Chapter Eleven — How to Touch the Sky
Lyra's POV
The week after Soraya's sleepover felt like trying to hold sunlight — too bright, too fast, too good to last.
Somehow, the five of us had decided that this was the week we'd finish most of the senior list.
Soraya had drawn a messy calendar on the back of her math notes. "If we do at least one every day, we can knock out half before exams."
Saphira groaned. "You say that like we're not all sleep-deprived high schoolers."
"Sleep is for the weak," Soraya said dramatically.
Evan leaned across the cafeteria table. "So what's today's chaos?"
She grinned. "Rock climbing."
Rina, who had wandered over from art club, blinked. "You guys realize the wall at Lumera Heights is, like, twenty meters tall?"
Soraya only smirked. "Then we better stretch."
The gym smelled like chalk and adrenaline.
I tied the rope with trembling fingers, pretending I wasn't scared. Evan stood behind me, double-checking the harness with the same calm focus he always had.
"You good?"
"I'm good," I lied.
"Sol, you've got this." He smiled, brushing my shoulder before stepping back.
I took a breath, looked up, and climbed.
Halfway up, my arms were burning, but then I heard Soraya yelling from below — "LYRA YOU'RE ALMOST THERE!" — and Saphira adding, "If you fall, at least you'll go down a legend!"
That made me laugh, and somehow I kept going.
When I finally touched the top hold, I let out a shaky laugh, heart hammering.
"See?" Evan called from below. "Told you you could."
When I rappelled down, he met me halfway, grinning wide. "Proud of you."
I rolled my eyes. "You didn't even climb."

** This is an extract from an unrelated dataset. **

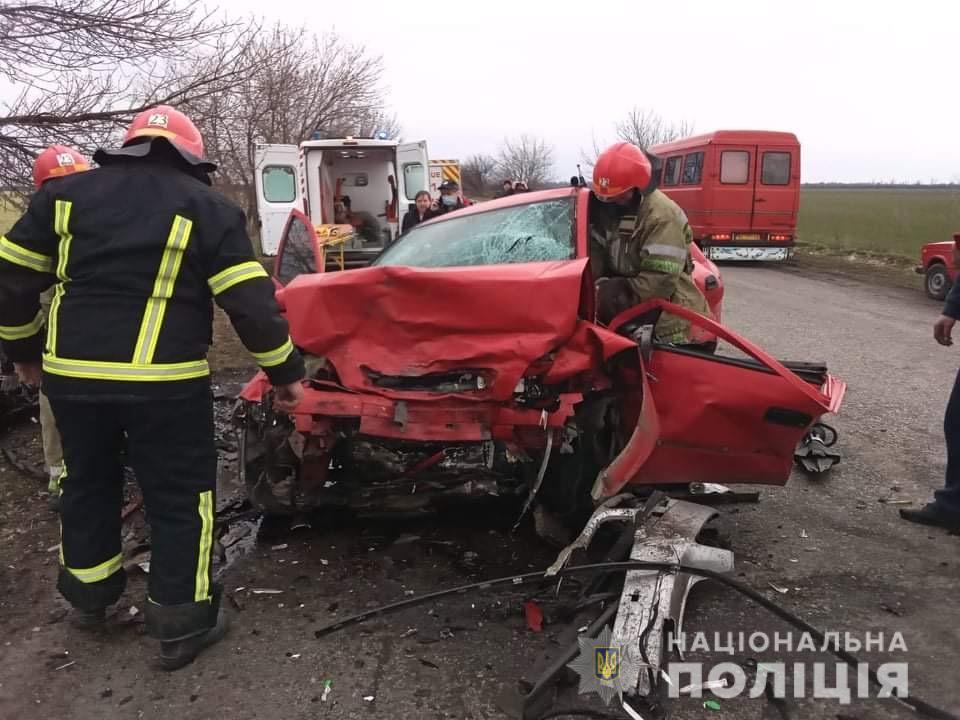 На Николаевщине – сразу два смертельных ДТП: в одном погиб пешеход, в другом – два 16-летних парня (ФОТО) 5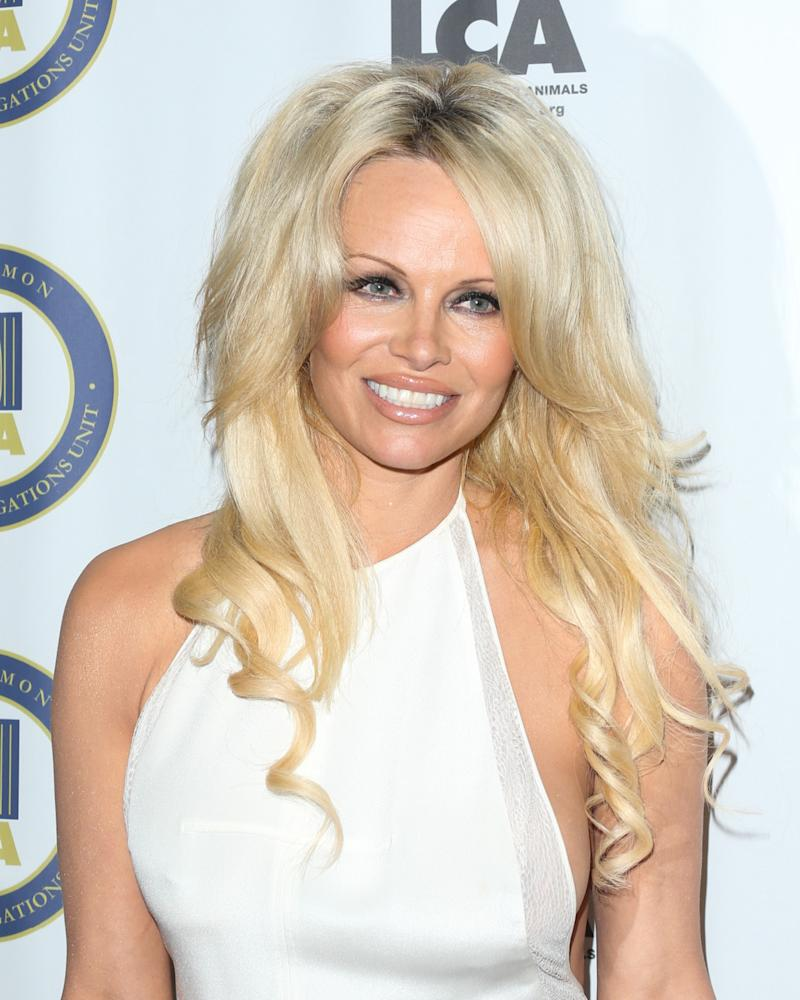 Pamela Anderson says I am CURED!!! from Hepatitis C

"I was the emotional support."
By the end of the day, our hands were covered in chalk and our group chat was full of blurry photos and screaming emojis.
Saphira posted one with the caption 'mission almost impossible but somehow we lived'.
That night, we checked off "do something terrifying."
The next day, it was "watch an R-rated movie."
We all piled into Soraya's living room, lights off, popcorn everywhere, Saphira hiding under a blanket half the time.
"Remind me again why this was on the list?" Aveline whispered.
Soraya smirked. "Character development."
By the credits, we were all yelling at the screen, laughing too hard to breathe.
Evan glanced at me once during the movie, and I swear my heart forgot its rhythm for a moment.
The rest of the week blurred together — trampoline sleepovers, stolen photos, nights that smelled like sugar and shampoo.
Every morning, my necklace glinted in the mirror; every night, I texted Evan until my eyes hurt.
It was happiness that didn't realize it was fragile.
On Thursday evening, Mom called me into the kitchen.
She was sitting by the window, papers spread out, her glasses sliding down her nose — that "serious talk" posture every kid knows.
"Lyra, sit down for a sec."
I hesitated. "Am I in trouble?"
She laughed. "Not this time."
Relieved, I sat.
"I talked to your lola this morning," she said. "She's been asking for us to visit. So I took some time off work. We're going for a month — next month."
My spoon froze halfway to my mouth. "A month? As in four weeks?"
"Mm-hmm." She took a sip of tea. "I already spoke to Principal Dela Cruz. You'll go to your old school during that time, just to keep your attendance record clean."
I blinked. "My old school?"
"Yes. It'll be nice to see your friends again, right?"
I forced a small smile. "Yeah… yeah, it will."
She reached over, tucking a strand of hair behind my ear. "You've been working so hard lately. It'll be a good change of scenery."
Maybe it was the way the sunlight hit her face, or the smell of her jasmine tea — but for some reason, the whole moment felt like something I wanted to memorize.
At the time, I didn't think it meant anything.
It was just Mom, planning a trip, being her usual warm self.
If I'd known how much that one decision would change everything —
I would've begged her to stay.
That weekend, the group met again at Clover's Café.
Saphira waved the crumpled list like a victory flag. "We're actually doing this. We've got what — five left?"
Soraya nodded, mouth full of muffin. "Road trip, midnight picnic, and… sky lanterns."
"Oh, that one's going to be so pretty," Saphira said, dreamy-eyed her blonde hair glinting in the sun.
Evan glanced at me. "You think we can pull it off before Lyra leaves next month?"
I blinked. "How did you—"
"Saphira told me."
Saphira gave a sheepish grin. "Sorry, my bad."
Evan leaned forward, chin resting on his hand. "Then we better make the next few weeks count, yeah?"
And something in the way he said it — light, casual — made my chest tighten, even though I didn't know why.
That night, as I lay in bed, I traced the silver star on my necklace and the little charms on my bracelet — the star, the bear, the paintbrush.
So much had happened in just a few days.
So much good.
I couldn't imagine it ending.
Not yet.
Not when everything finally felt like it was starting.